◆ Written exercise
Beginning with the line where "How far is the" appears, restate the lines word for word through the last one in the listing.

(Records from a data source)
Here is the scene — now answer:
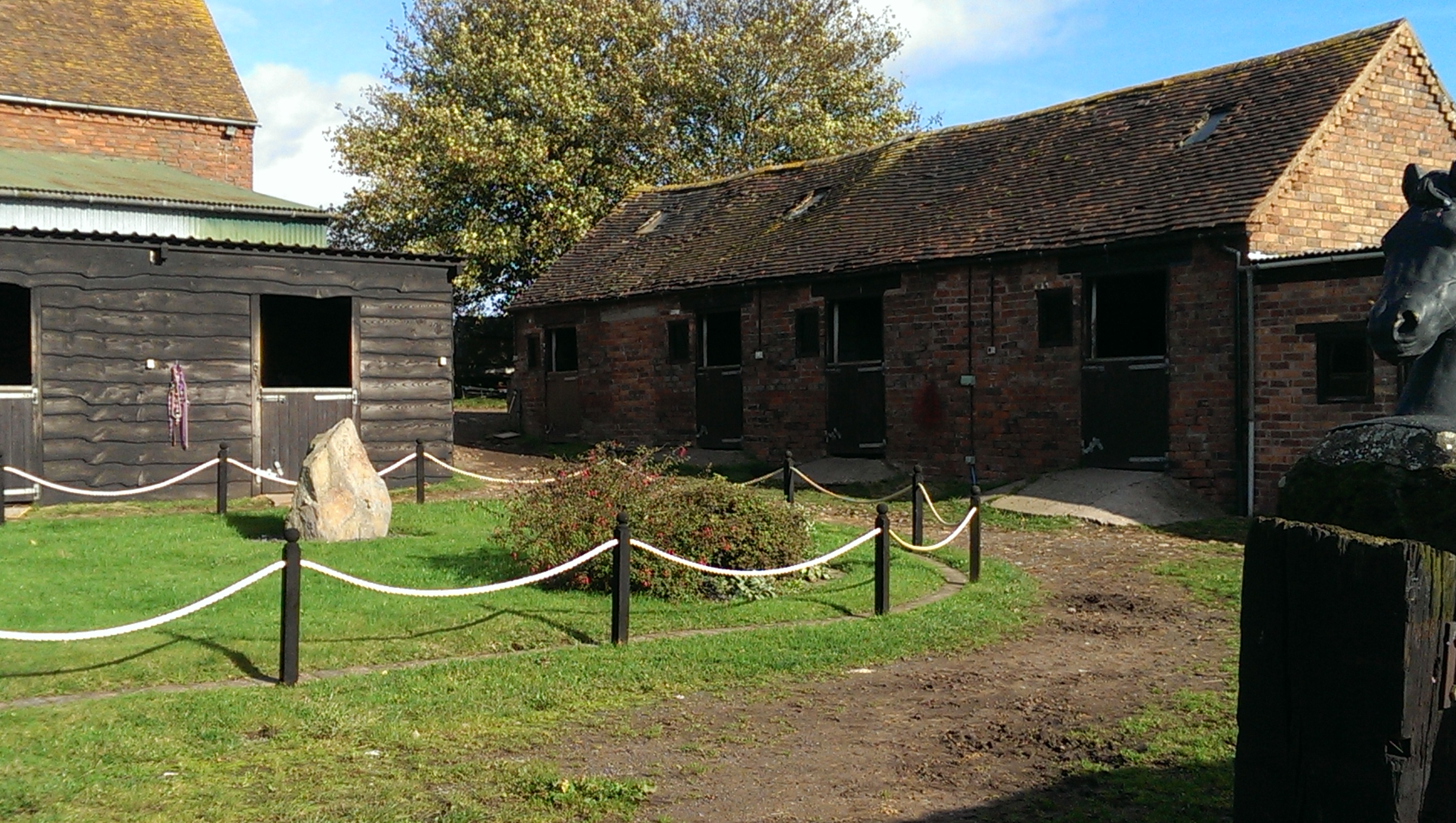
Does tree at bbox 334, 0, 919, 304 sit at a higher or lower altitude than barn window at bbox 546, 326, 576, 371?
higher

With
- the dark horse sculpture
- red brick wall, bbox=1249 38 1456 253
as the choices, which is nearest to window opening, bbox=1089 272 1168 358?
red brick wall, bbox=1249 38 1456 253

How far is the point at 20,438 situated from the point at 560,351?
576 inches

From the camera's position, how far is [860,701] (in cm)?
822

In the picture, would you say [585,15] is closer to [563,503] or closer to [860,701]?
[563,503]

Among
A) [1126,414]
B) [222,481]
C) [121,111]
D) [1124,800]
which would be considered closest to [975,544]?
[1124,800]

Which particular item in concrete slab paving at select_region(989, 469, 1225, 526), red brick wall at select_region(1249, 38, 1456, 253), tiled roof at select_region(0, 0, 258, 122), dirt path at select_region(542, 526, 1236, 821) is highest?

◆ The result
How far is the point at 20,438 situated from the point at 560,351?
576 inches

From the camera's position, how far is [860,701] (in cm)?
822

In the picture, would you say [585,15] is closer to [563,503] or closer to [860,701]?
[563,503]

Among
A) [1126,414]
B) [222,481]
C) [121,111]
D) [1124,800]
which would be considered closest to [975,544]?
[1124,800]

Which particular item in concrete slab paving at select_region(989, 469, 1225, 526), red brick wall at select_region(1249, 38, 1456, 253), tiled roof at select_region(0, 0, 258, 122), dirt path at select_region(542, 526, 1236, 821) is highest?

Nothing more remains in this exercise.